Monday, January 8, 2007

A draft of the history of manga

As most people probably know, since the recent worldwide spread of the genre, the word manga designates Japanese comic books, originally meant for the domestic readership. They are usually published in the form of series, in black and white - most of the time. Each episode is either a stand-alone, self-contained sequence, or is marked by a progression in the storyline(s). Compared with comic books from other countries, one of the main differences seems to be in the commercial scale and therefore, the financial weight of this specific market. Many manga series sell one million copies each week, while in the West for example, a comic book usually reaches this figure in a year. A manga can be as long as 50, sometimes 70 volumes, called Tankōbon (単行本), each of which being a hundred-odd pages. Readers may have a considerable influence on the length of a series and the stories themselves.

Mass produced, manga are first published as 20-40 page episodes in “anthology” magazines printed on very low-cost newsprint paper. In this phone-book format, they constitute, to a large extent, disposable commodities. They can usually be read in a few hours, the time of a commute ride to work, or school. Once read (and maybe forgotten), it is not rare to leave one’s copy on the seat for the next train passenger to consume and enjoy. There are manga magazines at practically every corner of the street in Japan – in konbini (convenience stores), department stores, specialized kissatten (coffee shops), and of course in bookstores that generally devote them a whole floor (as is the case in the Kinokuniya bookstore in Shinjuku). There is also an abundance of works related to manga, such as drawing and illustration books, and special editions of best-selling series. These premium versions, printed on high-quality paper and known as aizōban (愛蔵版: literally, “favorite edition”) are on the other end of the commercial production. Hard-covered and in larger formats, they are sold as valuable items, rather than ready-to-read pulp.In Japan, comic books do not necessarily follow a cultural trend. Rather, they can generate or be the “mainstream” and inspire other realms of creative and artistic production, from anime, commercials, cinema to philosophy (Azuma Hiroki), design and art (Murakami Takashi). Creating manga has been an important stage in many artists' careers. This was the case of Miyazaki Hayao who became a highly respected author of animation films, to mention a particularly exemplary success. The imagery of manga has also been a rising influence on Western filmmaking, marketing and art.

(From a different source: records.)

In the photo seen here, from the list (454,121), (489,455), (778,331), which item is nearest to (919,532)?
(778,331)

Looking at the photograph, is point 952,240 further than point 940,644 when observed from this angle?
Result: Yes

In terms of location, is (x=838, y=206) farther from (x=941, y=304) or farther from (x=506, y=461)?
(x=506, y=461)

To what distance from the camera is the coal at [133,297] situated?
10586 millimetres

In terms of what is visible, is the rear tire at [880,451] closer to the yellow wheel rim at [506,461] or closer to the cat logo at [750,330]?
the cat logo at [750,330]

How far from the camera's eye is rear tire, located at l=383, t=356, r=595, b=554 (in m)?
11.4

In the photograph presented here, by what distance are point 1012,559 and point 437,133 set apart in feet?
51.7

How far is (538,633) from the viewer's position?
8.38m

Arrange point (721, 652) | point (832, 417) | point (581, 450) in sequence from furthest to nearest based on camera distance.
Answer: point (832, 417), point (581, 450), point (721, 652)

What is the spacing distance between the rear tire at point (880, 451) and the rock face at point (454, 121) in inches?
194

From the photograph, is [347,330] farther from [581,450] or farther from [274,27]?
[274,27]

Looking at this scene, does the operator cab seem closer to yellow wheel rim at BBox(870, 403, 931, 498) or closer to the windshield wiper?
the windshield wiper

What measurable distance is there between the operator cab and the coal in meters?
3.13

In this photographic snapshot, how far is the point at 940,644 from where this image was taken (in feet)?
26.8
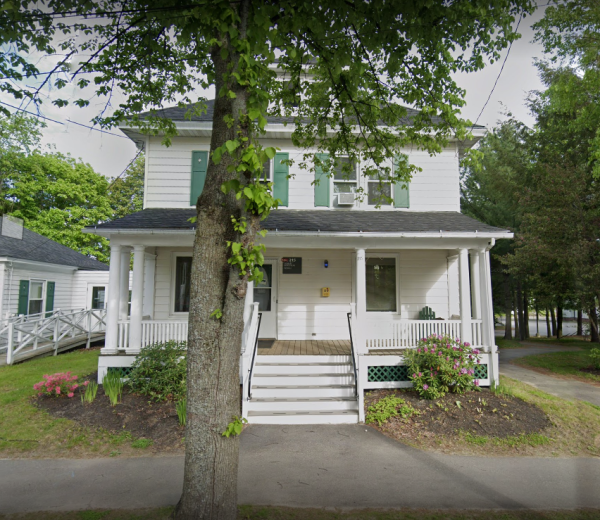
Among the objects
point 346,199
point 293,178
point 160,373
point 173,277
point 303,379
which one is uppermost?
point 293,178

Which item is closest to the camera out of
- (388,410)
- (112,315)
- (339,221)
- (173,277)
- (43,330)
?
(388,410)

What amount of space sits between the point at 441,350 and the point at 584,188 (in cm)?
792

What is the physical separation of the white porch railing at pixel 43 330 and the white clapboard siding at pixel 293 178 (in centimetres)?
587

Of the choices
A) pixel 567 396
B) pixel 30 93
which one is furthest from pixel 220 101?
pixel 567 396

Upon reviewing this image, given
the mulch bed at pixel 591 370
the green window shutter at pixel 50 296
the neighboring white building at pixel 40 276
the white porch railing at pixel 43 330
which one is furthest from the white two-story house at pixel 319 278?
the green window shutter at pixel 50 296

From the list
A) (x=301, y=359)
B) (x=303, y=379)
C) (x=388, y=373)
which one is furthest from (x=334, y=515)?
(x=388, y=373)

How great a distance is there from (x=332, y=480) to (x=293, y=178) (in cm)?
692

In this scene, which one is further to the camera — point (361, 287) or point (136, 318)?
point (361, 287)

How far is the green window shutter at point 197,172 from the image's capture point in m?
9.31

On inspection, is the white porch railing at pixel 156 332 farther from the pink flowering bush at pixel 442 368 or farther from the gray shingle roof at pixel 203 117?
the gray shingle roof at pixel 203 117

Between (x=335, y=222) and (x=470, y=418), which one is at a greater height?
(x=335, y=222)

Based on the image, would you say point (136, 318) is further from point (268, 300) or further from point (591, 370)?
point (591, 370)

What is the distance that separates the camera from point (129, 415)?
5.99 meters

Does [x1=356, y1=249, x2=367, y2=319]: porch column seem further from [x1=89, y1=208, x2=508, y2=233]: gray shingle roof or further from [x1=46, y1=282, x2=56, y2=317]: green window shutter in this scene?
[x1=46, y1=282, x2=56, y2=317]: green window shutter
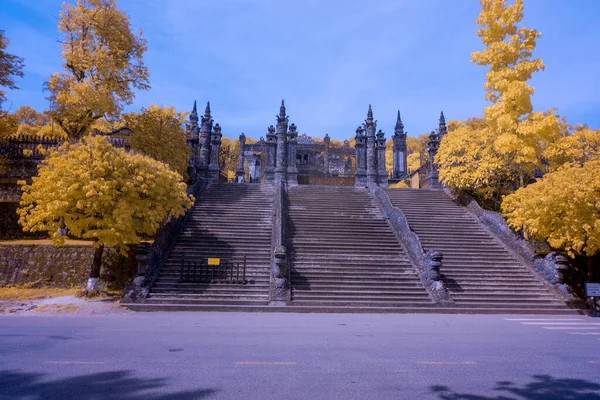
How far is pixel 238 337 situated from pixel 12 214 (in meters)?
17.1

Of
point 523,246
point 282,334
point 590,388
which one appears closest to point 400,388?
point 590,388

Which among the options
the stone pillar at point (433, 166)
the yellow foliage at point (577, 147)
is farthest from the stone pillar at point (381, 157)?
the yellow foliage at point (577, 147)

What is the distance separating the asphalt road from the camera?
4.75 meters

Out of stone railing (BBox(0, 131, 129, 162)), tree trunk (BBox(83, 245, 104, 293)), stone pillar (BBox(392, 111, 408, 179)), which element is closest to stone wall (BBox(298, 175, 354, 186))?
stone pillar (BBox(392, 111, 408, 179))

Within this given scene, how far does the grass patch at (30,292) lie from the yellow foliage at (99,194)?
2.41 metres

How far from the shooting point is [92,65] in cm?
1972

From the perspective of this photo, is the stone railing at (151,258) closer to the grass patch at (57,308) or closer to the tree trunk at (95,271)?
the grass patch at (57,308)

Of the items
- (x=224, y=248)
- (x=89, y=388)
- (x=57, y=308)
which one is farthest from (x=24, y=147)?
(x=89, y=388)

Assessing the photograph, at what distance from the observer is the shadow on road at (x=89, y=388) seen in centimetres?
445

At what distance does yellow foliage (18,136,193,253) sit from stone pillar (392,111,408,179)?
1208 inches

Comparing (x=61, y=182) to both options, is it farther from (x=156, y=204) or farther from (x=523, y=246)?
(x=523, y=246)

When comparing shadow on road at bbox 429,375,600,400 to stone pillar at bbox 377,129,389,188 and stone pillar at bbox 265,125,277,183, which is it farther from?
stone pillar at bbox 377,129,389,188

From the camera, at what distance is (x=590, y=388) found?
510 centimetres

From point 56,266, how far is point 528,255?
811 inches
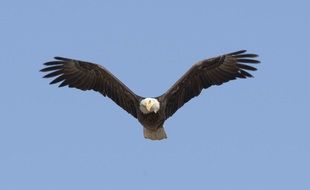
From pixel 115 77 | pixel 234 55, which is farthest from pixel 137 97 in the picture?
pixel 234 55

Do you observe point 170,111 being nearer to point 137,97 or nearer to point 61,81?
point 137,97

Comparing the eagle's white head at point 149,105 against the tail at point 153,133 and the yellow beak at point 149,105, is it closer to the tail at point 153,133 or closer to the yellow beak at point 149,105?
the yellow beak at point 149,105

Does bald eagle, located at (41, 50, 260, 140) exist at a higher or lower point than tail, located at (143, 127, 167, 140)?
higher

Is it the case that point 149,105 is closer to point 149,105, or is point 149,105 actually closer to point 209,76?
point 149,105

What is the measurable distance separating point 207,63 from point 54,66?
10.0ft

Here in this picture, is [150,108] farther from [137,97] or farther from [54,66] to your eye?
[54,66]

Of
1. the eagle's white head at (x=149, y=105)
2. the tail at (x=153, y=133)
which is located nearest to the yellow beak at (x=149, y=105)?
the eagle's white head at (x=149, y=105)

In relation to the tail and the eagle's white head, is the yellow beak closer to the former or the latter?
the eagle's white head

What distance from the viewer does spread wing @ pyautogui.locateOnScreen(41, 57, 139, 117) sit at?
24703 mm

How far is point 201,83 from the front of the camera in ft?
80.4

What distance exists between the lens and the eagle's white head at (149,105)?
2395cm

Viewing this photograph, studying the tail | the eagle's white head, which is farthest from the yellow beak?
the tail

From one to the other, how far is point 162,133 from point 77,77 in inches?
79.6

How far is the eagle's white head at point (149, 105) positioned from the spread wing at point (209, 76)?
371 millimetres
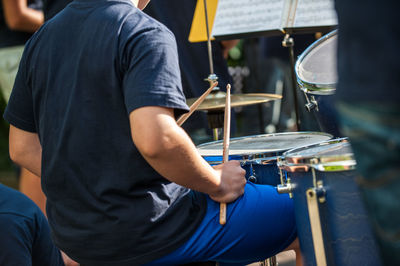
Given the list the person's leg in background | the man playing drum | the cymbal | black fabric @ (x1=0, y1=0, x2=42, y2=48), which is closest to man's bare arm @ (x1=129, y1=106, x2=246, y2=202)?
the man playing drum

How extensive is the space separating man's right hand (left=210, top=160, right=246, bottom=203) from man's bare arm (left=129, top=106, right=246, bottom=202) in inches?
0.6

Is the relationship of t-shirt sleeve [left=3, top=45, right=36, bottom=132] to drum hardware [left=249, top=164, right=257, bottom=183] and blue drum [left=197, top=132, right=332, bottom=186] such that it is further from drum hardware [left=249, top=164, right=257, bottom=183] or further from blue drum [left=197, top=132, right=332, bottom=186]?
drum hardware [left=249, top=164, right=257, bottom=183]

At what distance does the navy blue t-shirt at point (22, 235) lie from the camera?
158 centimetres

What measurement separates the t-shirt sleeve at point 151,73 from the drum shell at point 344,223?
1.27ft

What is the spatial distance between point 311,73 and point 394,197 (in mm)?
1332

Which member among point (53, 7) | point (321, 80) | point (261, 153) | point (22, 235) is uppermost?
point (53, 7)

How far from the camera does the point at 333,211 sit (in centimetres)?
126

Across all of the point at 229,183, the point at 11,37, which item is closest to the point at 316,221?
the point at 229,183

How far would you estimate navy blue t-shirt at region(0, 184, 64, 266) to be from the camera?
5.19 feet

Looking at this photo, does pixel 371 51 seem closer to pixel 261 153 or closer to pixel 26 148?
pixel 261 153

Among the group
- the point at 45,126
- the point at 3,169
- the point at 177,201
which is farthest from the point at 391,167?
the point at 3,169

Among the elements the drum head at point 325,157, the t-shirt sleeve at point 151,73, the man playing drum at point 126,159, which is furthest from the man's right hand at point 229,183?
the t-shirt sleeve at point 151,73

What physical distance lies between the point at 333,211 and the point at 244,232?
27 cm

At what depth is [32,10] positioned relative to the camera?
9.25 feet
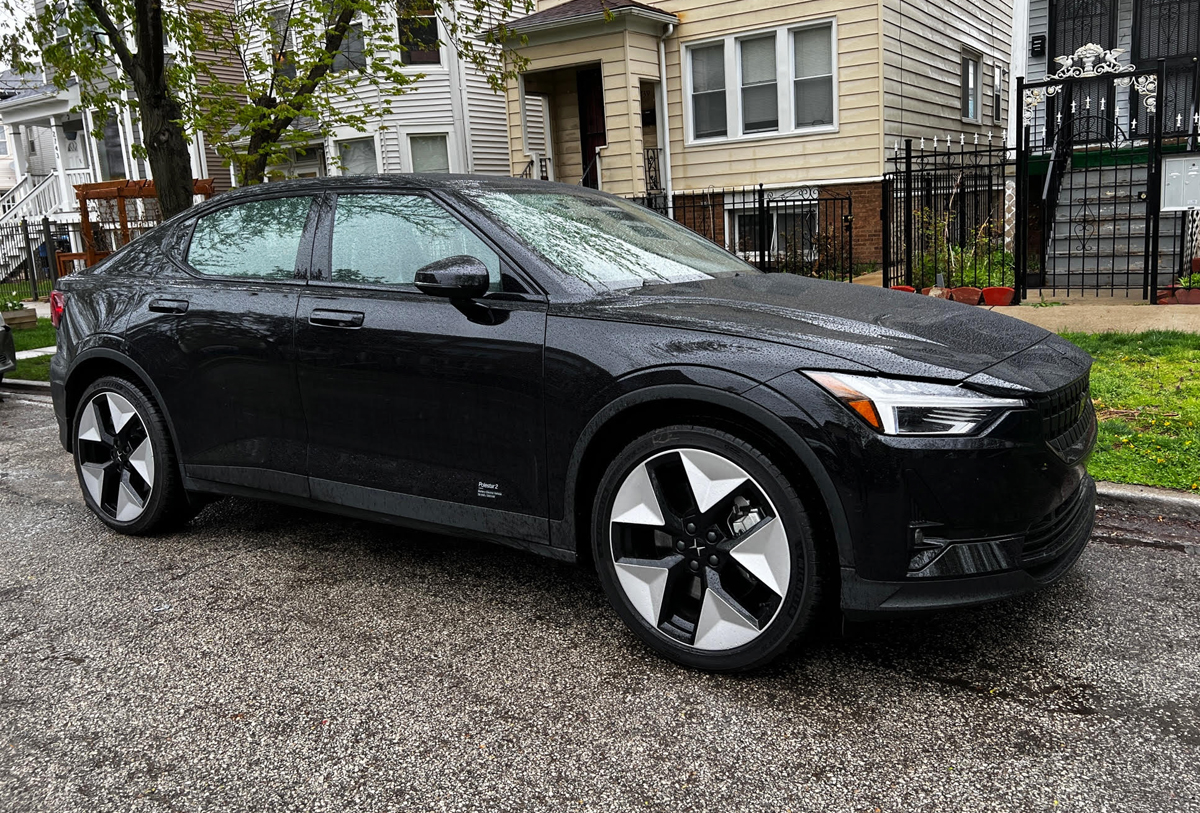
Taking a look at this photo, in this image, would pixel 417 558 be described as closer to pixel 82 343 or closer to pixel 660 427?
pixel 660 427

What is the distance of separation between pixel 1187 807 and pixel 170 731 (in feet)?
9.38

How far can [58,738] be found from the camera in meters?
3.05

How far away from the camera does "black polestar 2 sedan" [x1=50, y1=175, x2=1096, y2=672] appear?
293 centimetres

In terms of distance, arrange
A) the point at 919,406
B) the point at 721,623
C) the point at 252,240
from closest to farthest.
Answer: the point at 919,406, the point at 721,623, the point at 252,240

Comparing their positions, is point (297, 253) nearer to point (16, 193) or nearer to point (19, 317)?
point (19, 317)

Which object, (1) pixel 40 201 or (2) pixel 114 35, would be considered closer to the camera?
(2) pixel 114 35

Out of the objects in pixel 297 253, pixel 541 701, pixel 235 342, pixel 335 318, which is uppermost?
pixel 297 253

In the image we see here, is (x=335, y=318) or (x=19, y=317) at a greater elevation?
(x=335, y=318)

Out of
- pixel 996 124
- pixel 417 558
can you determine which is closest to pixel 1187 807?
pixel 417 558

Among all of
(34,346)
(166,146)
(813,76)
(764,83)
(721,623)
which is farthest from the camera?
(764,83)

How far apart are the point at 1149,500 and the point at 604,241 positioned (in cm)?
285

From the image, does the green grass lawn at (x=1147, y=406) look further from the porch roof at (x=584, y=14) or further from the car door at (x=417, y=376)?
the porch roof at (x=584, y=14)

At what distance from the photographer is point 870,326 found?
3281 mm

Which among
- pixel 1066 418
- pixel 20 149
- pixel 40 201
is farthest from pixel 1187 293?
pixel 20 149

The word manga first came into use in the 19th century, during the Tokugawa (or Edo) era (1603-1867, when woodblock print artist Hokusai (1760-1849) coined the compound-word by associating the kanji (Chinese character) 漫, man, which means “loose”, “random” or “vulgar” and 画, ga, which means “picture”, or “brush-stroke” to describe the type of characters he had developed for his long-running 15-volume sketchbook Hokusai manga (北斎漫画) published between 1814 and 1878. Woodblock-sequence storytelling had been a respected artistic practice in Japan for two century already. These stories were initially conceived for the educated samurai elite, and represented an exclusive form of art. But later on, during the 18th century, the Japanese “middle-class” (bourgeois and merchants known in Japanese as 町人, chōnin, which means “townspeople”) grew in political power and wealth, thus gaining access to these stories whose circulation was hitherto circumscribed to the upper class. Quite fond of the genre indeed, the merchants’ new affluence made the stories a popular variety of entertainment, in the strongest sense of the word. These woodblocks arranged in sequences were not entirely unlike modern-day manga and constitute a clearly identifiable precursor.

After the Meiji Restoration, which was also, and more fundamentally, a revolution, Japan opened the doors of its culture to foreign influences, which came to change and shape the technology and lifestyle profoundly and in many ways, irremediably. From that moment on, manga generated a newfound interest as they started incorporating Western style of drawing to the usual aspects of the genre, undoubtedly laying the foundations of the comic books we know.

Tezuka Osamu (手塚治虫) can be credited, as it were, for the single-handed creation of the manga as we know them in 1947. His work was to start a whole new and perennial visual pop culture. Before Tezuka started publishing his stories, reading manga was essentially a pre-college activity, and therefore considered a category of entertainment mainly intended for adolescents and children. But the artist elaborated a more dynamic style of illustration, and explored different angles and frames to structure his stories, taking his cue from cinematic techniques he had seen in German and French films of the time. Comic books were basically a two-dimensioned narrative space, similar to a theatrical stage where actors appear laterally from both sides of the wings. The publication of Tezuka’s second but first published series, Shin Takarajima (New Treasure Island), was a turning point in the history of manga, or rather, it announced its first steps of its own history. The scenario of the New Treasure Island, based on Robert Louis Stevenson’s eponymous novel, fascinated the readers at the time – some of whom had long stopped reading comic books. It is no exaggeration to say the manga phenomenon started from this particular story. Since then, it has not ceased expanding and diversifying.The manga project is an attempt at presenting the portraits of manga artists who, in addition to their fame in Japan and other places, have innovated, inspired, challenged the conventions and gone beyond the frontiers of the genre they create in.